Deputy of the Congress of the Union for the 1st district of Quintana Roo
- In office 1 September 1976 – 31 August 1979
- Preceded by: Sebastián Uc Yam
- Succeeded by: Pedro Joaquín Coldwell

Personal details
- Born: 19 May 1918 Payo Obispo, Quintana Roo, Mexico
- Died: 17 March 1996 (aged 77) Mexico City, D.F., Mexico
- Party: PRI

= Carlos Gómez Barrera =

Mexican politician

Carlos Gómez Barrera (19 May 1918 – 17 March 1996) was a Mexican musician, composer, politician, and trade-union leader. He was born in Payo Obispo (now Chetumal), Quintana Roo, on 19 May 1918 and died in Mexico City on 17 March 1996.

==Education==
Carlos Gómez Barrera began his elementary studies in the city of Chetumal. He later transferred to Mexico City and began studies at the National School of Agriculture in Chapingo, which he did not complete as a result of health problems.

==Career==
On 1 May 1958 he was elected general secretary of the composers section of the International Federation of Film Production in Mexico, a position to which he was later reelected for eight consecutive periods. In addition he was general secretary of the syndicated miso for two periods, from 1968 to 1970 and from 1976 to 1978, plus he was the first president of the Federation of Mesoamerican Authors, producers and performers.

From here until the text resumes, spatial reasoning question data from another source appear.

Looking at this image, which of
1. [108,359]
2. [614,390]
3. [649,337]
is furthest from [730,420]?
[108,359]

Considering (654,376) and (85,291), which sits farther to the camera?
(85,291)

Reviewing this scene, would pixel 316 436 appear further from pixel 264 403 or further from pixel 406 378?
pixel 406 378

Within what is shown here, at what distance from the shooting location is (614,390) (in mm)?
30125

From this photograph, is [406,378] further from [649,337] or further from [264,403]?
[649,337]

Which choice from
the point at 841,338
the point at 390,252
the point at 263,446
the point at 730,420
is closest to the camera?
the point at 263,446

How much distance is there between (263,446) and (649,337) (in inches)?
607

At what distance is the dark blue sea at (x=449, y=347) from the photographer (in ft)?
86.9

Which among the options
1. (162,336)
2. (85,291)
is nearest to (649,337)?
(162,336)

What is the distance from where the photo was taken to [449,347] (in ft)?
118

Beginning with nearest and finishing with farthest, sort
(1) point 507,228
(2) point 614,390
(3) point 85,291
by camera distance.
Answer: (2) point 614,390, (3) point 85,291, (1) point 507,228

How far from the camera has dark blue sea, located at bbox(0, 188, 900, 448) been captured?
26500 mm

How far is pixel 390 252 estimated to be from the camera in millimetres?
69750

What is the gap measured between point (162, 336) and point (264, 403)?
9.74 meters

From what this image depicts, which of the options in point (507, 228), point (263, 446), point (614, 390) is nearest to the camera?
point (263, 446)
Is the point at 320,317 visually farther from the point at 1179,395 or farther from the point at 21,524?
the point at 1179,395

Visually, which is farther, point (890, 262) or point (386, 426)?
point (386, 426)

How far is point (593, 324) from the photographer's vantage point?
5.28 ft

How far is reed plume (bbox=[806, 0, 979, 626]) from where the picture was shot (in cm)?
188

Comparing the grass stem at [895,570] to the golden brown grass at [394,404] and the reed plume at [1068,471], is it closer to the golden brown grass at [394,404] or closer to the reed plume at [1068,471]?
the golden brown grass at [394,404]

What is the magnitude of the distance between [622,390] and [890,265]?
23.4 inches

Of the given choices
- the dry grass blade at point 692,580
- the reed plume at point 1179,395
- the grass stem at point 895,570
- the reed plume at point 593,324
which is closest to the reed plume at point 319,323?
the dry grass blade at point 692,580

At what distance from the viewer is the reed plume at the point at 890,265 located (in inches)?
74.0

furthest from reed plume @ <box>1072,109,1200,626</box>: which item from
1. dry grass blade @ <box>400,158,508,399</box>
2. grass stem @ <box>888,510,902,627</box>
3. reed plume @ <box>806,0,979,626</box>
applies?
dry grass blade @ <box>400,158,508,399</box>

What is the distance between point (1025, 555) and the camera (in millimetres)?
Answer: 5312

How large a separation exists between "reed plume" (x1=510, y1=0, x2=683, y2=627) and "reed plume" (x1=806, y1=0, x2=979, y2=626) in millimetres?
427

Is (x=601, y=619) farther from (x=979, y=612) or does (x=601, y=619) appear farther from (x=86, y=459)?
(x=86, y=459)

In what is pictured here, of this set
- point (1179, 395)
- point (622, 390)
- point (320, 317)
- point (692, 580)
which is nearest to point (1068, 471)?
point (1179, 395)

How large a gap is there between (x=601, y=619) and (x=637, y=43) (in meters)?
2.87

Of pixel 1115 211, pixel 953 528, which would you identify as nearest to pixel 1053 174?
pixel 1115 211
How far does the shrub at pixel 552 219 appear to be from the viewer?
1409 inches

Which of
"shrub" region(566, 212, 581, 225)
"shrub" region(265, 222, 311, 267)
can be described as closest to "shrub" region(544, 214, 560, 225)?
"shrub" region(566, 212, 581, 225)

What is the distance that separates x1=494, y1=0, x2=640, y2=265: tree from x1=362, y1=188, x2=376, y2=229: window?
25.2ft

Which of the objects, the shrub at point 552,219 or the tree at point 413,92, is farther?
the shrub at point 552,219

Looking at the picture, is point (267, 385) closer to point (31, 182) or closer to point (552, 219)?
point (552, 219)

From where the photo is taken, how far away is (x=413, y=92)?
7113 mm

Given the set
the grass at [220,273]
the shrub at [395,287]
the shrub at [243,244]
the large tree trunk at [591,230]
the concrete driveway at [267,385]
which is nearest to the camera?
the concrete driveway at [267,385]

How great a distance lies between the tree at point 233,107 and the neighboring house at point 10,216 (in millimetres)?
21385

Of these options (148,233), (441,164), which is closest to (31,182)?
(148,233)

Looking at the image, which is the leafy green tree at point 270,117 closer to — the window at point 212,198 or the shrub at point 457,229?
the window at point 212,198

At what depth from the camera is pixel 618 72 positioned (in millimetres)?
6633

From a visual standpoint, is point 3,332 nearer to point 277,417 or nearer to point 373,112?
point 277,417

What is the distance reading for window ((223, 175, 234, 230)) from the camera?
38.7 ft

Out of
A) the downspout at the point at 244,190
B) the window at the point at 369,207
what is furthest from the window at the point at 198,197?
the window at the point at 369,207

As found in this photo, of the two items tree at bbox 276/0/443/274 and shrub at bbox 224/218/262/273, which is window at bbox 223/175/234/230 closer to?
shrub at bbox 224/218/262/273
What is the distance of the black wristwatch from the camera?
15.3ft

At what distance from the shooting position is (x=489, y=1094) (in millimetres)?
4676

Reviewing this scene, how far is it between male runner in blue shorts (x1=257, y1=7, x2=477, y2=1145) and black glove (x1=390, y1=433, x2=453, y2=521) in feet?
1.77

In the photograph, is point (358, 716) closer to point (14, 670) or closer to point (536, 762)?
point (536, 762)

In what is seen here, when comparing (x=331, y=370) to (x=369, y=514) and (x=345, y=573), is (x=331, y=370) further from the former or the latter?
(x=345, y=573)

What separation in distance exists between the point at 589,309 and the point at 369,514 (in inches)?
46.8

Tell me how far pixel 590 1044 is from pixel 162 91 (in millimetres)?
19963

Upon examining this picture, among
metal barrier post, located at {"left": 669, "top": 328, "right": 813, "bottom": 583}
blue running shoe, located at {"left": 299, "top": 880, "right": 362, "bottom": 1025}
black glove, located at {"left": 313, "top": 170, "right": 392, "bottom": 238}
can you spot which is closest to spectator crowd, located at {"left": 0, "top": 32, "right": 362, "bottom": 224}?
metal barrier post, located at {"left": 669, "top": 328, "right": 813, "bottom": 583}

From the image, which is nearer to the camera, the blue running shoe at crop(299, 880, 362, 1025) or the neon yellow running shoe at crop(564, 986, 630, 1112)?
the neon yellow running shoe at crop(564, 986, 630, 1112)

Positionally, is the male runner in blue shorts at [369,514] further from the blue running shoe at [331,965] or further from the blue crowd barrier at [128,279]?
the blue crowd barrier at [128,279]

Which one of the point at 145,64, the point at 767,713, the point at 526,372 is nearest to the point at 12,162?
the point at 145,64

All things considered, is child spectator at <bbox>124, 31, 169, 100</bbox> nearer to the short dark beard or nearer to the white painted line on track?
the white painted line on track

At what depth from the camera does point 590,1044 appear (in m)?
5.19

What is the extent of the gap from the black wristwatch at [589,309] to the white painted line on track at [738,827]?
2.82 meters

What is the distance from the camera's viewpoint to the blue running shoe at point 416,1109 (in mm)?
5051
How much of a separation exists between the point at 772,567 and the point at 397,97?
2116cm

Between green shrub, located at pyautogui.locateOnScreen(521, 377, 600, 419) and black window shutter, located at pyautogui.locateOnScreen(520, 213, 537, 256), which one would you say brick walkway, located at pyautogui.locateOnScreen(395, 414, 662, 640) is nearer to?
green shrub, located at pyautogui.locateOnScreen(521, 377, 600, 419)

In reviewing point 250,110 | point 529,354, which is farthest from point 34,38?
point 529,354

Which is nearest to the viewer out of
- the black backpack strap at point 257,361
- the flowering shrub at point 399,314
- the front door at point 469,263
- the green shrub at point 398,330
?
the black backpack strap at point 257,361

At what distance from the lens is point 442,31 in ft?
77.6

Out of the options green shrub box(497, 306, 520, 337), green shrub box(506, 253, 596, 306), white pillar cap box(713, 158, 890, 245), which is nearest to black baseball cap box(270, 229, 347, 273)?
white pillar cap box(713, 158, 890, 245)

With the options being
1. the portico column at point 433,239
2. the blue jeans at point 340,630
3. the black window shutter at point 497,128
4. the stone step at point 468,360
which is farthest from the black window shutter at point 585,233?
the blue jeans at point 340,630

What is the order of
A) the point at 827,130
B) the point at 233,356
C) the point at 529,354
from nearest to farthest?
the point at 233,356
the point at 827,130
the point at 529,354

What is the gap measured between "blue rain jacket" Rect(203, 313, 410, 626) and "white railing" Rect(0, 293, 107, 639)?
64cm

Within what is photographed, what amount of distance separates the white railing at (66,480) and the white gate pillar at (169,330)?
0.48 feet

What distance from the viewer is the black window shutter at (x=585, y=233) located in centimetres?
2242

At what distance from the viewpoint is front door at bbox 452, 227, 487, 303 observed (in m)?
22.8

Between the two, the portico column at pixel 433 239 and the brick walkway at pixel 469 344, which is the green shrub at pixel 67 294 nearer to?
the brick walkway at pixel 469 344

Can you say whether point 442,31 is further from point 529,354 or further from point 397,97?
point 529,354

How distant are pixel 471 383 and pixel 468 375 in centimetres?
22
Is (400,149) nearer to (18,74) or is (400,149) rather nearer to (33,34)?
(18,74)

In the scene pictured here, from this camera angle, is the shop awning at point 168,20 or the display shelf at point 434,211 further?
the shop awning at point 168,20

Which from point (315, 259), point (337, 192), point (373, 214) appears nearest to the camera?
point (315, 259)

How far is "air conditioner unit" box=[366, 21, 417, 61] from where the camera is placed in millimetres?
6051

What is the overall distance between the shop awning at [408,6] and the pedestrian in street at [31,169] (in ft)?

He was elected to the Chamber of Deputies for the 1st district of Quintana Roo, representing the Institutional Revolutionary Party (PRI). He served from 1976 to 1979 during the 50th session of Congress. He was declared a favored son (hijo predilecto) of Quintana Roo on 17 November 1973.

==Works==
He soon became completely dedicated to musical compositions. His first composition was La Marcha for the Quintana Roo reserves. He entered this song into a contest to select the national march for the reserves. This event was organized by El Universal in 1943. Barrera placed tenth nationally and first for Quintana Roo. He later compiled other compositions dedicated to his native town including: Leyenda de Chetumal (Legend of Chetumal), Cozumel, Navidad en Isla Mujeres (Christmas in Mujeres Island), Mi homenaje a Cancún (My tribute to Cancun), Inútil es fingir (Useless to pretend), Milagro de amor (Miracle of love), Falsos Juramentos (False oaths), Que me castigue Dios (That God would punish me), Mentira (Lie), Tú eres mi destino (You are my destiny) and Por un puñado de oro (For a piece of gold).